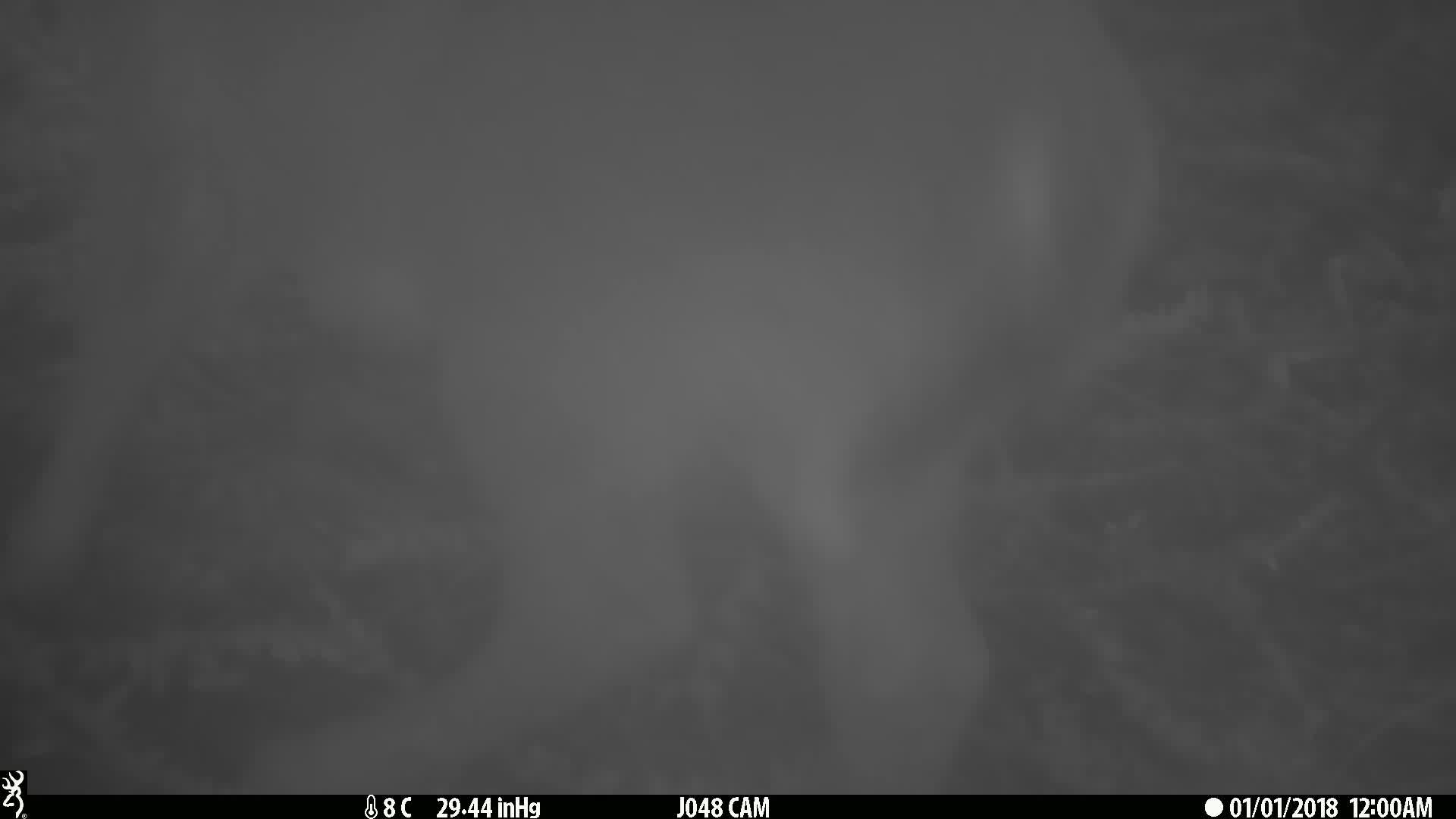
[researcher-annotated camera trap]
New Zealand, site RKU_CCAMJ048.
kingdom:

#### [About this exercise]
Take the listing above and print it exactly, apart from the pictures.

#### [Task solution]
[researcher-annotated camera trap]
New Zealand, site RKU_CCAMJ048.
kingdom:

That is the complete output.